• _What the task requires_:
Copy the entries below exactly; any picture among them should be left out.
——
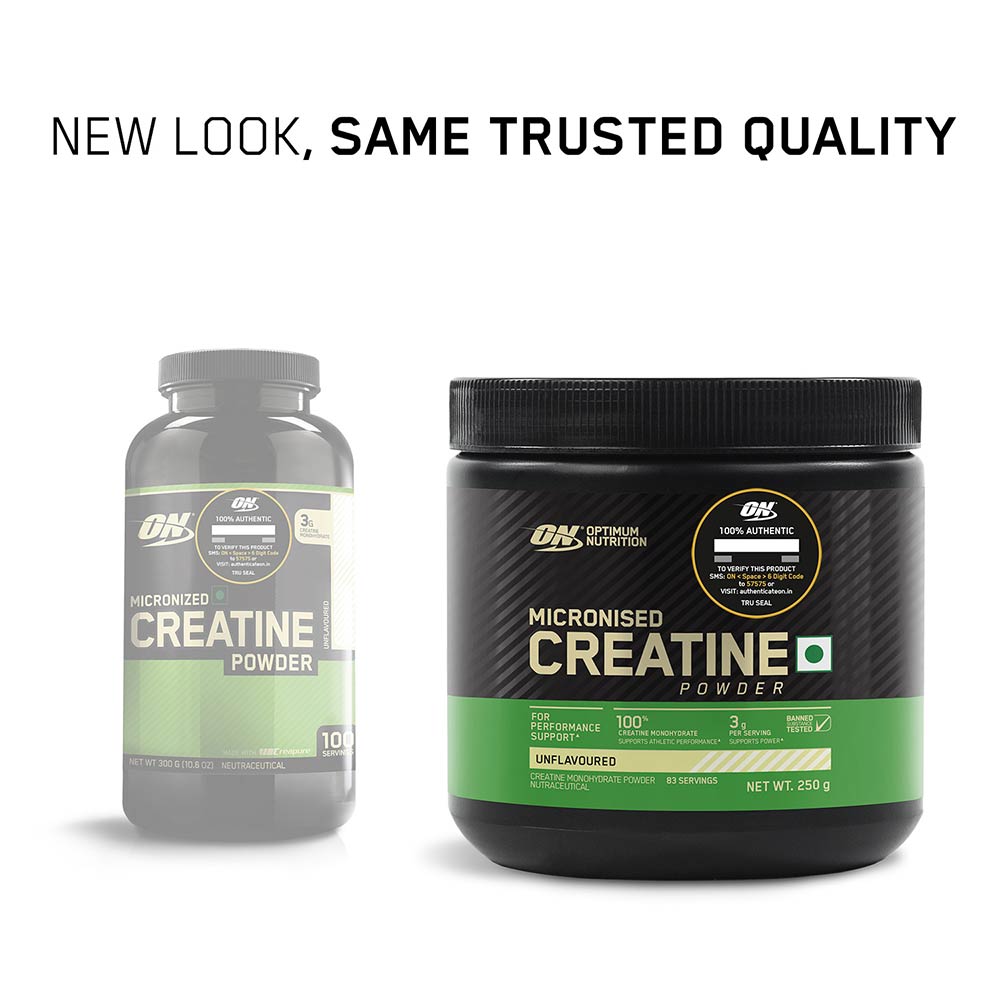 ON (Optimum Nutrition) Micronized Creatine Powder, 0.55 lb, Unflavoured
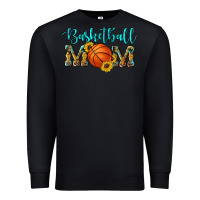 Black western leopard camouflage sunflowers glitter mom basketball Premium Sweatshirt - Artiststas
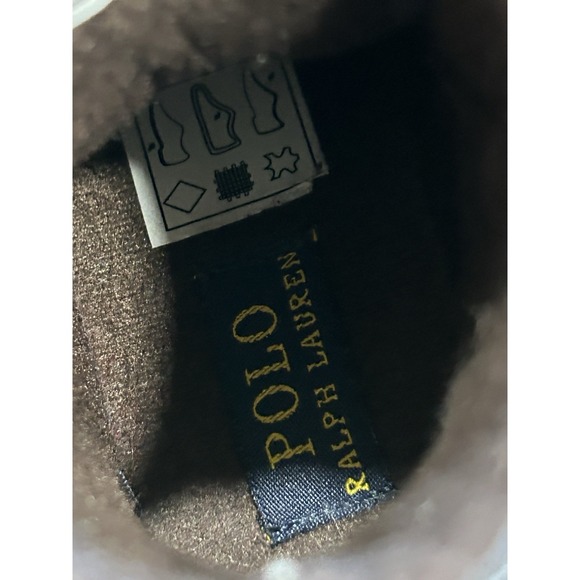 Ralph Lauren Polo Bear Ranger HI II Boots Leather Dark Brown Boys Size 8 M New - Picture 11 of 16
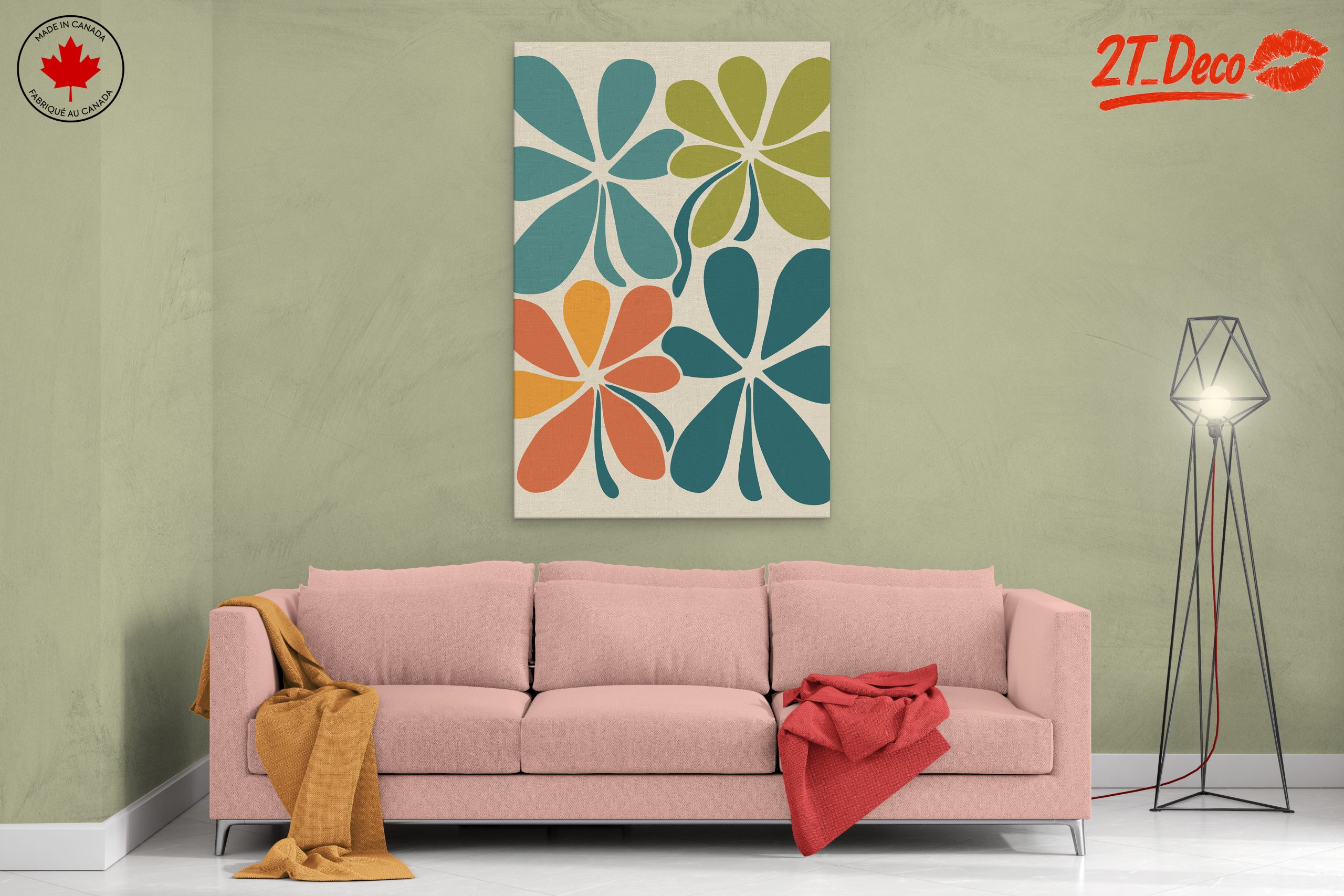 Abstract Botanical Design with Flowers - Image 2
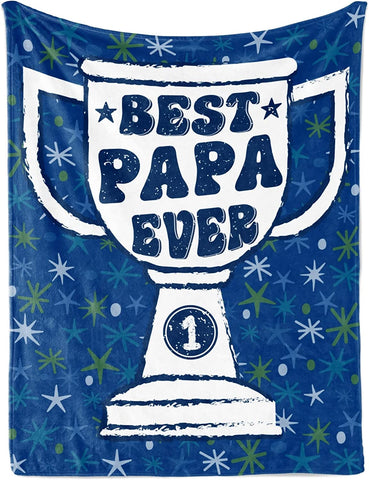 Gifts for Grandpa, Papa, Throw Blanket for Grandfather, Presents from Granddaughters Grandsons for Christmas, Birthday, Father's Day - 50" x 65"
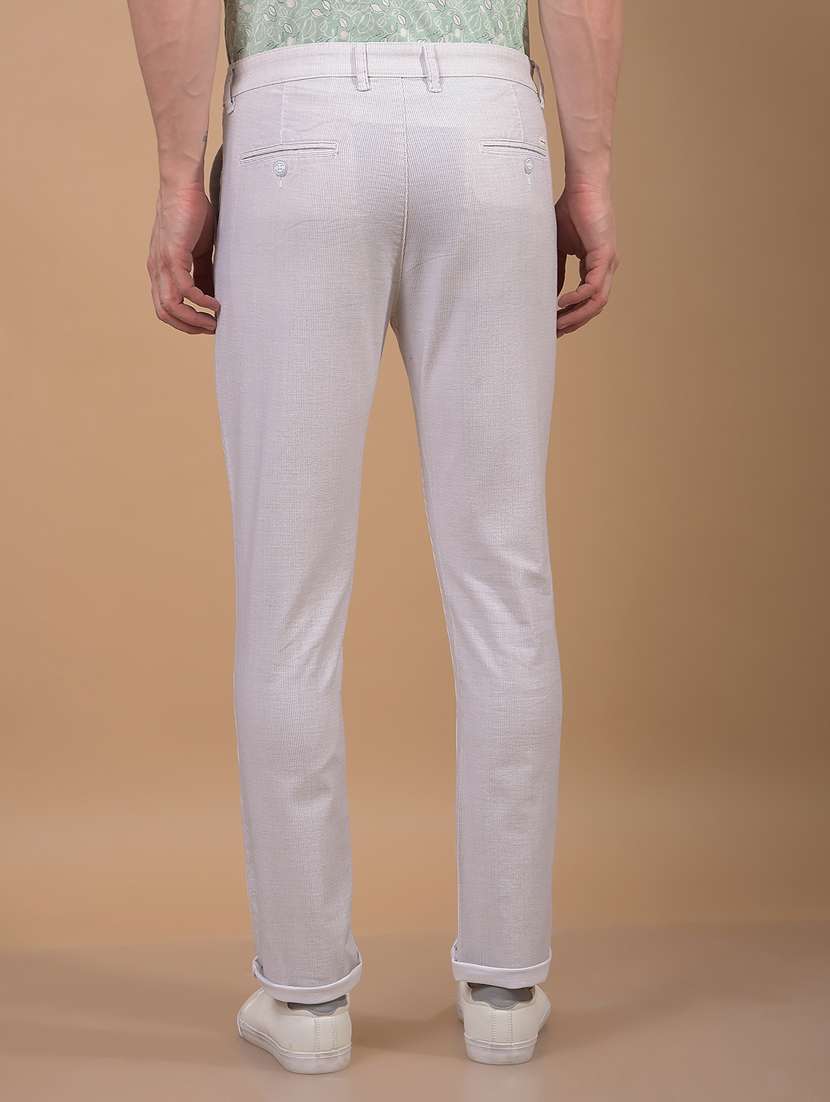 men solid mid rise flat front casual chinos  - 21914371 -  Standard Image - 3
——
• _Completed exercise_:
 ON (Optimum Nutrition) Micronized Creatine Powder, 0.55 lb, Unflavoured
 Black western leopard camouflage sunflowers glitter mom basketball Premium Sweatshirt - Artiststas
 Ralph Lauren Polo Bear Ranger HI II Boots Leather Dark Brown Boys Size 8 M New - Picture 11 of 16
 Abstract Botanical Design with Flowers - Image 2
 Gifts for Grandpa, Papa, Throw Blanket for Grandfather, Presents from Granddaughters Grandsons for Christmas, Birthday, Father's Day - 50" x 65"
 men solid mid rise flat front casual chinos  - 21914371 -  Standard Image - 3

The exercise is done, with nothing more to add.